**YOUR TASKS:**
(1) In the post about Edwin's arrest, return the passage from "The girl rejoined" up to and including "nothing for others.".
(2) In the post about Edwin's arrest, what charge did Edwin face for trying to help the 3-year-old girl?

**TEXT SHOWN:**
Only a few days ago, the news was of the arrest of Ryan Snodgrass for saving the life of a young girl lost in the rapids when the police wanted to save the girl themselves, as soon as they could get around to it. We now learn that 14 year old Edwin’s attempt to help a 3 year old girl in a Burlington Coat Factory find her mother has bought him a felony charge for false imprisonment.
Edwin was shopping with his own mother when he spotted a little girl who had gotten separated from her mom. Believing that the mother might be part of a group of women walking out of the store, Edwin headed for the exit with the 3-year-old following. When he got outside, he took her hand. He says he realized the girl’s mom wasn’t outside and was about to turn around when her understandably alarmed mother rushed out of the store.
The girl rejoined her mother, and everyone went back inside, where Edwin continued shopping—and the girl’s mother asked someone to call 911. The dispatcher asked where the alleged kidnapper was; the caller said, “He’s over in shoes.” The police came, cuffed him, and took him to jail.
There is a message here. The message is becoming increasingly clear. Don’t help unless you are prepared to enter a world of insanity and stupidity. Don’t help unless you want to be the blamed. Don’t help unless you want to accused. Don’t help.
For most of us, with at least the tiniest bit of heart and brain, the idea of walking away from a child in extremis, in need, is inconceivable. Heck, just a person in need. There are some horrible instances of people walking away from, or merely around, a person in need. I refuse to believe that most of us would do that. I reject the idea that we care nothing for others.

**INFORMATION SUPPLIED:**
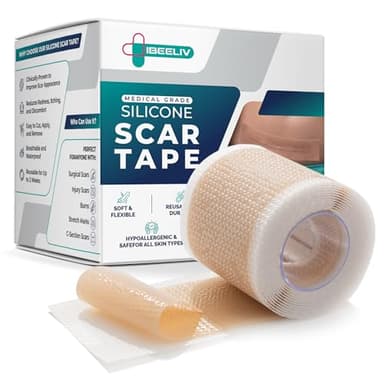 Silicone Scar Tape for Surgical Scars: Medical Grade Scar Gel Sheets for C-Section Tummy Tuck Recovery and Treatment – Reusable Scar Strips for Keloid Burn Acne Scars Removal (1.6'' x 60''Roll-1.5M)
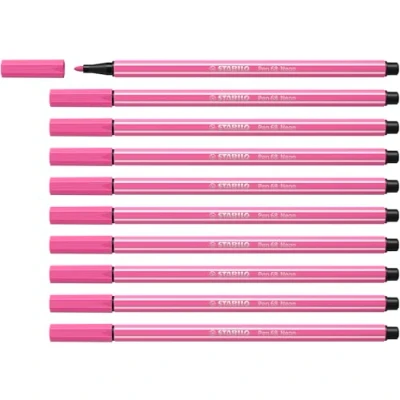 Afbeelding van STABILO Pen 68 viltstiften, medium punt, neonroze (68/056), 10 stuks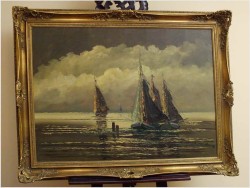 UNIKATOWY ROZMIAR! ŁODZIE NA MORZU - JEAN COUNE (1900-1963)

**SOLUTIONS BELOW:**
(1)
The girl rejoined her mother, and everyone went back inside, where Edwin continued shopping—and the girl’s mother asked someone to call 911. The dispatcher asked where the alleged kidnapper was; the caller said, “He’s over in shoes.” The police came, cuffed him, and took him to jail.
There is a message here. The message is becoming increasingly clear. Don’t help unless you are prepared to enter a world of insanity and stupidity. Don’t help unless you want to be the blamed. Don’t help unless you want to accused. Don’t help.
For most of us, with at least the tiniest bit of heart and brain, the idea of walking away from a child in extremis, in need, is inconceivable. Heck, just a person in need. There are some horrible instances of people walking away from, or merely around, a person in need. I refuse to believe that most of us would do that. I reject the idea that we care nothing for others.

(2) A felony charge for false imprisonment.